In The End of Fashion, there was a chapter called, “What Becomes a Legend Most? When Giorgio Armani Takes Hollywood.” I was explaining to people the whole red carpet phenomenon. I had no idea that the tables were going to turn and that these celebrities were actually going to come up with clothes. At that time, the only celebrity fragrance out there was Elizabeth Taylor’s. Jennifer Lopez didn’t come out with her [first] fragrance until 2002. I had no idea that Glow, and the 18 or so fragrances that followed under her name, was going to become such a big phenomenon. But it was clear to me that celebrities were going to make a dent when I did the Jessica Simpson story for the Journal in 2005, and when Donald Trump made a big splash at Macy’s in 2004. Those two phenomenons, plus Sean Combs—who won the CFDA Menswear Designer of the Year award in 2004 for his Sean John line—convinced me. Though I didn’t realize that it was going to be this, you know, tsunami of celebrities all running to fragrances, fashion brands, whatever they could.
In the book, you reveal a lot of juicy, never-reported details on Kanye West’s ill-fated line, which showed at Paris Fashion Week in 2011.

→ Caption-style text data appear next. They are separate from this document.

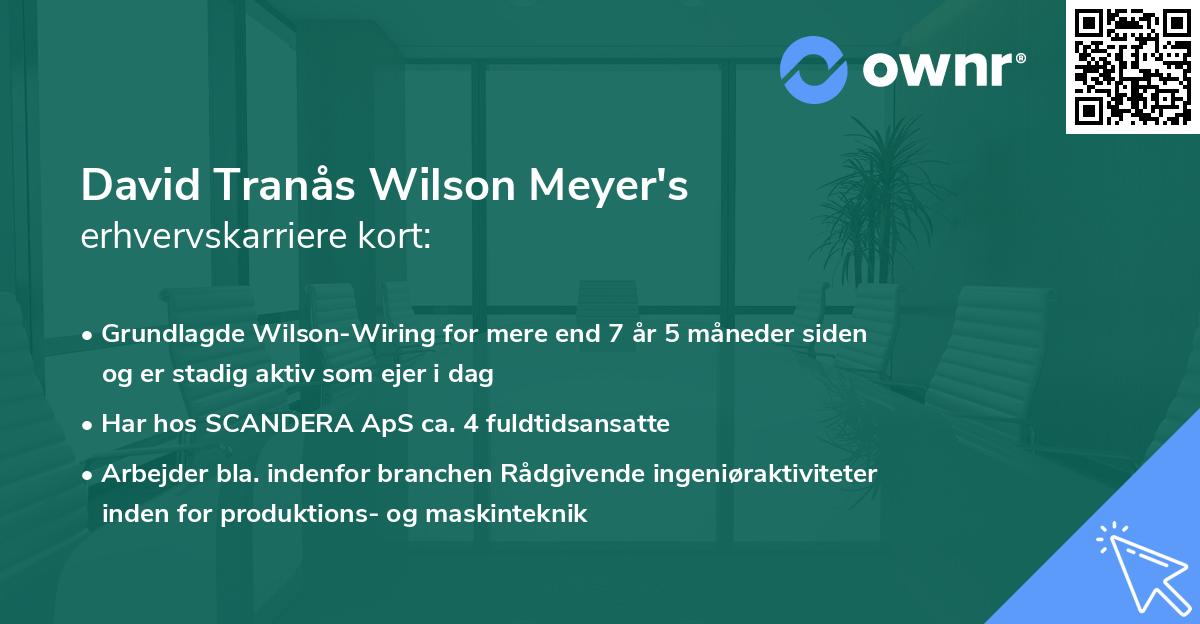 David Tranås Wilson Meyer's erhvervskarriere kort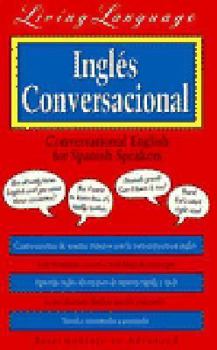 Audio Cassette LL Conversational English for Spanish Speakers: Learn Idiomatic English at Home or on the Go Book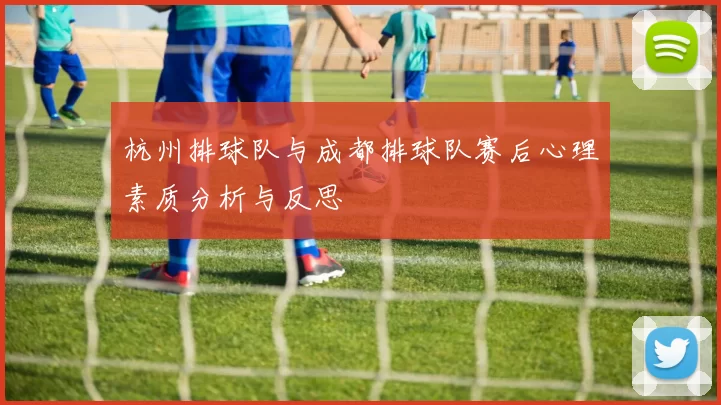 杭州排球队与成都排球队赛后心理素质分析与反思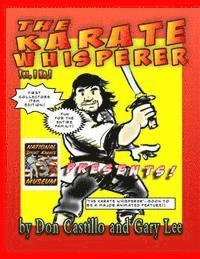 Gary Lee, Don Castillo - Karate Whisperer Karatoons 1st Collectors Edition!, Häftad. Tillgänglighet: Lägg i varukorg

That’s my plunging neckline.
The people who have succeeded—Victoria Beckham and the Olsen girls—they have done so because that is their one and only job. They don’t phone it in. The Olsen girls were child actresses who grew up to become fashion designers. Victoria Beckham says, ‘I’m a wife, a mother of four children, and I’m a fashion designer.’ And that’s what she does. When people are really successful the way Kanye has been in music, they are expecting and hoping their notoriety and fame will just translate across a lot of products. He is not a lazy guy, he is a worker. But this fashion animal is a hard one to tame, and it’s one that requires a whole lot of dedication. Yes, celebrities can immediately pole vault ahead of everybody else. People will buy [their products] once. If the clothes continue to deliver, they’ll buy them again. But you can’t base a fashion business on just fans. Clothes have to make you look good, they have to make you look sexy, they have to fit, they have to be in the right price range. They have to look different from what’s already out there. Clothes have to deliver a whole lot. This is the very proposition that every serious creative designer struggles with day in and day out. And that’s not any different for Kanye. If he really wants this, then he’s going to have to really hunker down and take a different viewpoint. Or he can parachute in and do these capsule collections [like his collaborations with A.P.C.], which I think have been successful for him and so many others.
Tory Burch, there it is. I said it in the book. She’s in the perfect position—she’s got a product that people buy. She’s got a cool persona. She skews across a broad demographic, and she’s got a really good website. So my prediction, I will prognosticate that Tory Burch is going to be the next big deal. She already is, but I think even bigger. I think she’s going to be the next big public fashion company.